Bill Murray é tão genial, que ele consegue passar o desenvolvimento do jornalista de maneira peculiar, mas, ao mesmo tempo, natural. Ele faz o espectador se importar e ser cativado pelo Phil arrogante, pelo Phil surpreso, pelo Phil empolgado por dominar o tempo, pelo Phil depressivo e suicida e, finalmente, pelo Phil que aceita seu destino e muda sua vida. Nós nos divertimos com ele, choramos com ele, ficamos com pena dele e aprendemos com ele.

Os coadjuvantes também são bons, mas é evidente que Murray carrega o filme sozinho e abre pequenas frestas para o restante fazer o simples. É o que acontece com Andie MacDowell e Chris Eliott, que não tem tanto espaço pra surpreender, mas isso não os impede de ter boas piadas. Entretanto alguns atores tem o dom de roubar cenas e Stephen Tobolowski é o único que consegue roubar um pouquinho do brilho de Bill em suas curtas aparições.

Feitiço do Tempo é um filme que prende o público de maneira fluida e natural. É um conto com elementos fantásticos, engraçados, sarcásticos e morais. Também é muito inteligente, original, sensível e atual até hoje. Merece ser cultuado por ser completo e quase perfeito. Para a sorte dos cinéfilos e dos amantes das boas comédias, Feitiço do Tempo existe e está preso para sempre na nossa linha temporal.

OBS 1: Harold Ramis faleceu no início desse ano e Bill fez um linda homenagem ao diretor e amigo quando foi entregar o Oscar de Melhor Fotografia desse ano.

OBS 2: Obviamente você já viu essa história ser referenciada, homenageada e copiada em vários outros filmes e séries, como How I Met your Mother, Supernatural e no novos Questão de tempo e No Limite do Amanhã.

OBS 3: Existem várias teorias sobre quanto tempo Phil ficou preso no Dia da Marmota e elas falam de dias até milhares de anos. Isso também não é definido pelo filme, logo use sua imaginação.

OBS 4: Feitiço do Tempo é 34º colocado da lista dos 100 filmes mais divertidos de todos os tempos do American Film Institute.

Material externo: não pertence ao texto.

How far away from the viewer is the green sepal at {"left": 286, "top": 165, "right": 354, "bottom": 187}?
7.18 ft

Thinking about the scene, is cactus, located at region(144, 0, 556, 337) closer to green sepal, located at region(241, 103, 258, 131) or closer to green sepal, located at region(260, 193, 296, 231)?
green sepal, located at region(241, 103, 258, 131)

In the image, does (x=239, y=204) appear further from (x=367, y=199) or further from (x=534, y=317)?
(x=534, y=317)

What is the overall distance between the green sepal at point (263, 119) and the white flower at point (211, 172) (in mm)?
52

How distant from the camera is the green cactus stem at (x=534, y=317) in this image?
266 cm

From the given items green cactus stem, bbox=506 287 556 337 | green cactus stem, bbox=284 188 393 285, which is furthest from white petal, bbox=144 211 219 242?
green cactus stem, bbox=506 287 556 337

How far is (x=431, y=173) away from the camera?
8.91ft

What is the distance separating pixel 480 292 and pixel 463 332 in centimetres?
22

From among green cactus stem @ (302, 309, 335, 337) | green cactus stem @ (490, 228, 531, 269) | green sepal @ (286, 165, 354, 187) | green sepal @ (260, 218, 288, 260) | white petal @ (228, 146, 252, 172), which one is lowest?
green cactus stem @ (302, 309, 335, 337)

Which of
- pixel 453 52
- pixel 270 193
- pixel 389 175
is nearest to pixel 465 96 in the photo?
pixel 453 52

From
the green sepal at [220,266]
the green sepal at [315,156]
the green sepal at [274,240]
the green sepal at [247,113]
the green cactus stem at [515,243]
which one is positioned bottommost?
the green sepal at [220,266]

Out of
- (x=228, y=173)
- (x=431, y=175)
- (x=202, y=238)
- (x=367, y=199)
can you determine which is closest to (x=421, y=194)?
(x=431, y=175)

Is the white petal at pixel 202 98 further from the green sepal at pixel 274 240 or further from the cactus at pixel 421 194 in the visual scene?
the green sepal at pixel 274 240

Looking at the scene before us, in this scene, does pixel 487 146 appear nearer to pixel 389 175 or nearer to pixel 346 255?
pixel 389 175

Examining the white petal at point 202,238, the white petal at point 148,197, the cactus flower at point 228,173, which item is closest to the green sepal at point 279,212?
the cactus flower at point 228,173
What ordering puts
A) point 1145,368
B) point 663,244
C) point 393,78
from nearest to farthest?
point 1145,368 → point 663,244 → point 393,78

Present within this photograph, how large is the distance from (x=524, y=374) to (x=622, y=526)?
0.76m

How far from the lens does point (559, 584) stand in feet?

OBS 5: Em uma edição especial da revista Total Film, o longa foi considerado o melhor filme de 1993, batendo filmes mundialmente conhecidos e vários clássicos, como A Lista de Schindler, O Piano, Em Nome do Pai, Jurassic Park, Free Willy, O estranho Mundo de Jack, O Pagamento Final, Um Dia de Fúria, Filadélfia, A Família Buscapé e Uma Babá Quase Perfeita (os dois últimos estão na minha lista das melhores comédias já feitas junto com esse filme).